Work to complete: Copy every line from the one that holds "As seen in the picture, for" to the end of the records below, exactly and with nothing else, but without any pictures.

┏━━

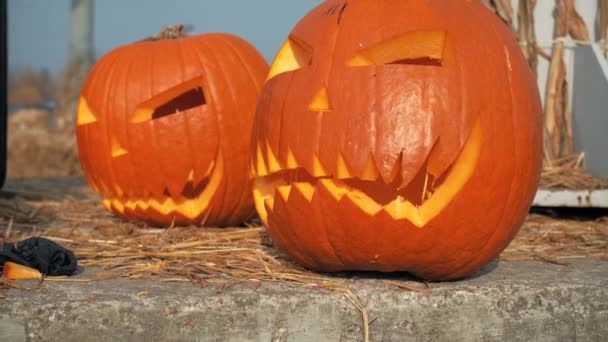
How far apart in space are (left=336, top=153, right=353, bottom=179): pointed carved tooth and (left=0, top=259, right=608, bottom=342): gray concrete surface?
1.03 ft

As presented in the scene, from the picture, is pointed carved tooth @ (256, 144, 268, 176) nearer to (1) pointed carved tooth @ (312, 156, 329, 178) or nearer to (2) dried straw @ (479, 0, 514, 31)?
(1) pointed carved tooth @ (312, 156, 329, 178)

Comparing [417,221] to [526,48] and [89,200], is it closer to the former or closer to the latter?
[526,48]

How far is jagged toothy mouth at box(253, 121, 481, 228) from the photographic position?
7.16 ft

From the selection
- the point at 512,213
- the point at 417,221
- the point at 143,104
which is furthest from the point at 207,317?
the point at 143,104

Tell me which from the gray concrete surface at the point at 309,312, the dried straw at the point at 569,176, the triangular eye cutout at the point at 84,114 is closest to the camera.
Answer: the gray concrete surface at the point at 309,312

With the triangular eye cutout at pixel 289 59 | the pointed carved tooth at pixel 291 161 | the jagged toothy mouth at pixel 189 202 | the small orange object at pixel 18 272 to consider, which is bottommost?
the jagged toothy mouth at pixel 189 202

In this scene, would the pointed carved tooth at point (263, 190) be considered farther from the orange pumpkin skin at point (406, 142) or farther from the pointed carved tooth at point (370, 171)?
the pointed carved tooth at point (370, 171)

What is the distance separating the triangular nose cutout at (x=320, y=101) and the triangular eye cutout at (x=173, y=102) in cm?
125

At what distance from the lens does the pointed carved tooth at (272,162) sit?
240cm

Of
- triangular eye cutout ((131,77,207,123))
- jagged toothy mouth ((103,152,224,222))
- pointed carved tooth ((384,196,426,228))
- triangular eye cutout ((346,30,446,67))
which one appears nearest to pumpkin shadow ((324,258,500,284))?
pointed carved tooth ((384,196,426,228))

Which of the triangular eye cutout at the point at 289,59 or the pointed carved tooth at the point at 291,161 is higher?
the triangular eye cutout at the point at 289,59

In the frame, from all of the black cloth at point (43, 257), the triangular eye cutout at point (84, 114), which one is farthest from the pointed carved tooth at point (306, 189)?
the triangular eye cutout at point (84, 114)

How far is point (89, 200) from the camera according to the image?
16.4ft

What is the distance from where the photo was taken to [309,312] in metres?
2.08
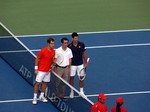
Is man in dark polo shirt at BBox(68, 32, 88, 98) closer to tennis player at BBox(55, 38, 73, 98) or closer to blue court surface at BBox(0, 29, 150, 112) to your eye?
tennis player at BBox(55, 38, 73, 98)

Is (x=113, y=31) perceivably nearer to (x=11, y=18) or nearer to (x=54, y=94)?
(x=11, y=18)

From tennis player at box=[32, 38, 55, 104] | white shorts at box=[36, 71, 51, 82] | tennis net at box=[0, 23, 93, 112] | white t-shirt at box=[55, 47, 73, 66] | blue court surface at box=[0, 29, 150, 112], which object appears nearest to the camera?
tennis net at box=[0, 23, 93, 112]

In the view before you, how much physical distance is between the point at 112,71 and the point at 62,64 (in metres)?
2.80

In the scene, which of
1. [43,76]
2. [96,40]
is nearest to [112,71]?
[96,40]

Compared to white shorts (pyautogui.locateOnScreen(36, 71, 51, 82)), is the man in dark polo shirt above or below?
above

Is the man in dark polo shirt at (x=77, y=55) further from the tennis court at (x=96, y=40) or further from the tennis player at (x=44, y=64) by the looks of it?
the tennis court at (x=96, y=40)

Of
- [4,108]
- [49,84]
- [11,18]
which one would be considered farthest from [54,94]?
[11,18]

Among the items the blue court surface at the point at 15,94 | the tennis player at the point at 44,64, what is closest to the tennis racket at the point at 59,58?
the tennis player at the point at 44,64

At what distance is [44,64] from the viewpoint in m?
11.6

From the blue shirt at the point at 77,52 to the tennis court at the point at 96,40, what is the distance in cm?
125

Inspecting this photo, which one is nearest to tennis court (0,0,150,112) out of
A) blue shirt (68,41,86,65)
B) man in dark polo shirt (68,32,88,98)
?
man in dark polo shirt (68,32,88,98)

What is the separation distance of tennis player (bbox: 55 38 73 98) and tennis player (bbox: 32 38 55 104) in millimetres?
211

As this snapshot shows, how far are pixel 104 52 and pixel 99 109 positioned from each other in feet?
18.6

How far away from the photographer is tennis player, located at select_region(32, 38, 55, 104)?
11.5 meters
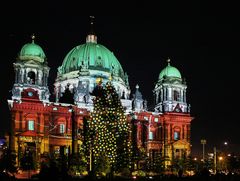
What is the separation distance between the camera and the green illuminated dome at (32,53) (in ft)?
279

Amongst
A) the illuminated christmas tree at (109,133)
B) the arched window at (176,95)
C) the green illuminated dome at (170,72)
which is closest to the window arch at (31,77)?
the illuminated christmas tree at (109,133)

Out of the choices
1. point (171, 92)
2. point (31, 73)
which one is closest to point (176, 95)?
point (171, 92)

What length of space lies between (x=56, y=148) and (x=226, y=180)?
50.1 m

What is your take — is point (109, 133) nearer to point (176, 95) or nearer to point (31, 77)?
point (31, 77)

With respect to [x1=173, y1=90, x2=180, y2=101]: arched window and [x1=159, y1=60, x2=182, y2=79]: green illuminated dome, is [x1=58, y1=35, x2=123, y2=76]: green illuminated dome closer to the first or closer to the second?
[x1=159, y1=60, x2=182, y2=79]: green illuminated dome

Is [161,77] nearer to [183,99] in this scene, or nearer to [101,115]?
[183,99]

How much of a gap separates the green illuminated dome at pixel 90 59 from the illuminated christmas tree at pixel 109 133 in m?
36.8

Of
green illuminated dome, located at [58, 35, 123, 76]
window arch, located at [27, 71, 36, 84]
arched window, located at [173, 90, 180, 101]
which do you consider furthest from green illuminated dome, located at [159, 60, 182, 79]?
window arch, located at [27, 71, 36, 84]

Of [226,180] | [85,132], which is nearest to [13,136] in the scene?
[85,132]

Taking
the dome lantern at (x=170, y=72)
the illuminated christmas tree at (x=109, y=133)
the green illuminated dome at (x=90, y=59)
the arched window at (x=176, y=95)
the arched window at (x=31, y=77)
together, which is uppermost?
the green illuminated dome at (x=90, y=59)

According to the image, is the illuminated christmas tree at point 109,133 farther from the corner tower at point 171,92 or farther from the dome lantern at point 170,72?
the dome lantern at point 170,72

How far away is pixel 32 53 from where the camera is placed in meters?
85.7

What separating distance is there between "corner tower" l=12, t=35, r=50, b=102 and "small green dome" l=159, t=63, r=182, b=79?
27.7 m

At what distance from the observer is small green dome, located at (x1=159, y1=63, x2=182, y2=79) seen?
328ft
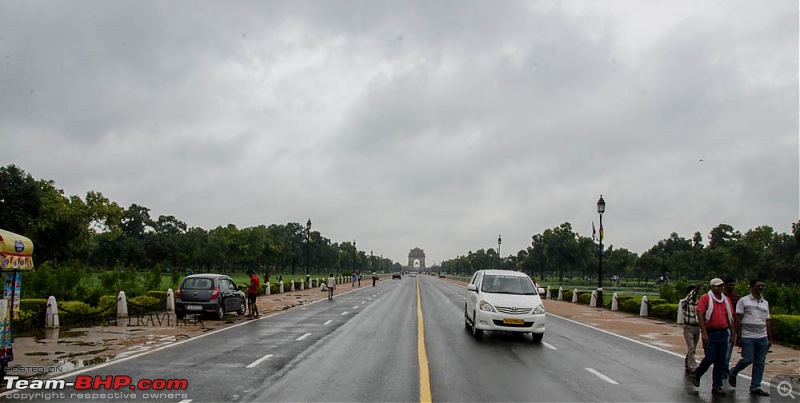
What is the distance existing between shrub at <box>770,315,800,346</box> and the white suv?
7390mm

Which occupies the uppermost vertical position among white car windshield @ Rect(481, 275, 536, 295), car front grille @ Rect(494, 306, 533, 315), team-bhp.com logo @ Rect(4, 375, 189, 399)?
white car windshield @ Rect(481, 275, 536, 295)

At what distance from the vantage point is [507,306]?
1391 centimetres

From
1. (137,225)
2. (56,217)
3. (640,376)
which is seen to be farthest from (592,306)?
(137,225)

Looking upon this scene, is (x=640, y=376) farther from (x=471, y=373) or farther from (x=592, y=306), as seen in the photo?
(x=592, y=306)

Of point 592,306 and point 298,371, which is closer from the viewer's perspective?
point 298,371

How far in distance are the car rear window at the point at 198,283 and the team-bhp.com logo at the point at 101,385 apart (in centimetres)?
1057

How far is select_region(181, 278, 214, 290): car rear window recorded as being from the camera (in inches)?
768

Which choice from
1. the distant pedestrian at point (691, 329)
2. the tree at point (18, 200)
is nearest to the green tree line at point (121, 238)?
the tree at point (18, 200)

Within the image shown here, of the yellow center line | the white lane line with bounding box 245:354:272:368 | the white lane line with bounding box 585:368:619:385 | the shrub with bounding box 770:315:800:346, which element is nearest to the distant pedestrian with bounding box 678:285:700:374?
the white lane line with bounding box 585:368:619:385

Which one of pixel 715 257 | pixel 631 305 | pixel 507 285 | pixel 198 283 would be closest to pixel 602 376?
pixel 507 285

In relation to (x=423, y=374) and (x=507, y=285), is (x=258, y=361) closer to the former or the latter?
(x=423, y=374)

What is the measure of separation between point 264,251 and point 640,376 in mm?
100863

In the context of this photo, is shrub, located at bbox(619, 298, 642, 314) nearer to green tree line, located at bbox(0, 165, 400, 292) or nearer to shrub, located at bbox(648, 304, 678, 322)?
shrub, located at bbox(648, 304, 678, 322)

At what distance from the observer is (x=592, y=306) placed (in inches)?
1216
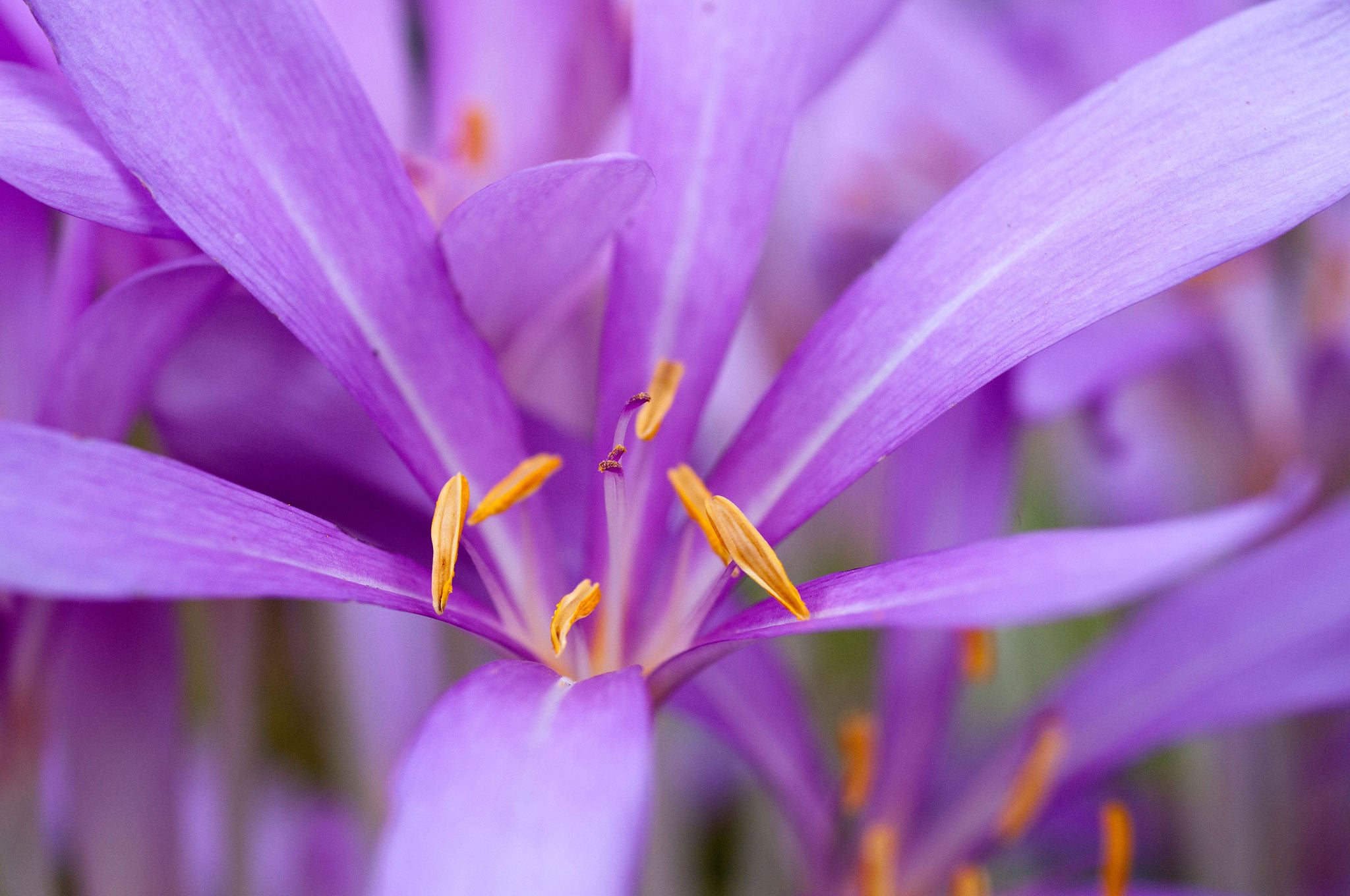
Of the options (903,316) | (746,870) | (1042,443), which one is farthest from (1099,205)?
(1042,443)

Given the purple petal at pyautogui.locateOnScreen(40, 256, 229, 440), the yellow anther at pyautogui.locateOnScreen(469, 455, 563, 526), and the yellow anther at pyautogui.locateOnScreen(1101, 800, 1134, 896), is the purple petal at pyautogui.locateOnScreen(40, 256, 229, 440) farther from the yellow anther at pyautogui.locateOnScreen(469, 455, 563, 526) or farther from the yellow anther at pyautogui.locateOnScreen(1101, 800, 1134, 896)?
the yellow anther at pyautogui.locateOnScreen(1101, 800, 1134, 896)

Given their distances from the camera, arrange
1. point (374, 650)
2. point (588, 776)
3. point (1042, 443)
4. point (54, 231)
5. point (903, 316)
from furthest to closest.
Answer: point (1042, 443), point (374, 650), point (54, 231), point (903, 316), point (588, 776)

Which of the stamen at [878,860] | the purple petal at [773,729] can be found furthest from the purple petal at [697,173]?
the stamen at [878,860]

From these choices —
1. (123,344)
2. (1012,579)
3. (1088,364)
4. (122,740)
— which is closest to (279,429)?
(123,344)

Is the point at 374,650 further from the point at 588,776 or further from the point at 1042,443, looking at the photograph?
the point at 1042,443

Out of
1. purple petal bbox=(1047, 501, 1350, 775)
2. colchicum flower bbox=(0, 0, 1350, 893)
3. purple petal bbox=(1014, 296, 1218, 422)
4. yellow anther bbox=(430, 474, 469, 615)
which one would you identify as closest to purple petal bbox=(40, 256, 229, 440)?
colchicum flower bbox=(0, 0, 1350, 893)

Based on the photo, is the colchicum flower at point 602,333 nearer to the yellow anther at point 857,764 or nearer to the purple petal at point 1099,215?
the purple petal at point 1099,215

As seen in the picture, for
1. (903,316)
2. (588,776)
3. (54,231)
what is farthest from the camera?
(54,231)
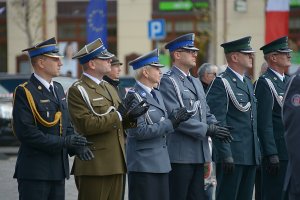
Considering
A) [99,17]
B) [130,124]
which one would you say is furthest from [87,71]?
[99,17]

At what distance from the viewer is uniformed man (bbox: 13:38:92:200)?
687 centimetres

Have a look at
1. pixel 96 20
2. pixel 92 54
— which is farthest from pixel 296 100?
pixel 96 20

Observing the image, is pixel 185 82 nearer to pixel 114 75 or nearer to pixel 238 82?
pixel 238 82

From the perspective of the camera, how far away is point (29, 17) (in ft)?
112

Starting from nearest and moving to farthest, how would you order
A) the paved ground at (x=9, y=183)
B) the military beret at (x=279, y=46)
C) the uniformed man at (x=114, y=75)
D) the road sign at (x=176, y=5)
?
the military beret at (x=279, y=46) → the uniformed man at (x=114, y=75) → the paved ground at (x=9, y=183) → the road sign at (x=176, y=5)

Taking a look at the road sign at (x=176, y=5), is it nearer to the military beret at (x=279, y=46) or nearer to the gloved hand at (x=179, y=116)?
the military beret at (x=279, y=46)

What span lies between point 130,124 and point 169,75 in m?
1.05

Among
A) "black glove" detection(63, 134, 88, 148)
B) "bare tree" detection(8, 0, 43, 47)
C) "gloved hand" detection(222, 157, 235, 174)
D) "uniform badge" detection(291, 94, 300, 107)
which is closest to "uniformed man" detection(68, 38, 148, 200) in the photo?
"black glove" detection(63, 134, 88, 148)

┗━━

Response to this exercise:
As seen in the picture, for
1. (903,316)
2. (588,776)
3. (54,231)
what is farthest from the camera?
(54,231)
Considering
A) [99,17]
B) [130,124]
which one would you say is furthest from [87,71]?
[99,17]

At what distance from the viewer is uniformed man (bbox: 13:38:92:200)?
687 centimetres

Have a look at
1. pixel 96 20
2. pixel 92 54
— which is farthest from pixel 296 100?
pixel 96 20

Observing the image, is pixel 185 82 nearer to pixel 114 75 or nearer to pixel 238 82?
pixel 238 82

From the perspective of the camera, how far away is point (29, 17) (in ft)?
112

Starting from nearest and moving to farthest, how would you order
A) the paved ground at (x=9, y=183)
B) the military beret at (x=279, y=46)
C) the uniformed man at (x=114, y=75)
D) the road sign at (x=176, y=5)
?
the military beret at (x=279, y=46) → the uniformed man at (x=114, y=75) → the paved ground at (x=9, y=183) → the road sign at (x=176, y=5)

Taking a look at the road sign at (x=176, y=5), is it nearer to the military beret at (x=279, y=46) or nearer to the gloved hand at (x=179, y=116)?
the military beret at (x=279, y=46)

What span lies between point 130,124 and point 169,75 in m?
1.05

Among
A) "black glove" detection(63, 134, 88, 148)
B) "bare tree" detection(8, 0, 43, 47)
C) "gloved hand" detection(222, 157, 235, 174)
D) "uniform badge" detection(291, 94, 300, 107)
which is closest to "uniformed man" detection(68, 38, 148, 200) in the photo?
"black glove" detection(63, 134, 88, 148)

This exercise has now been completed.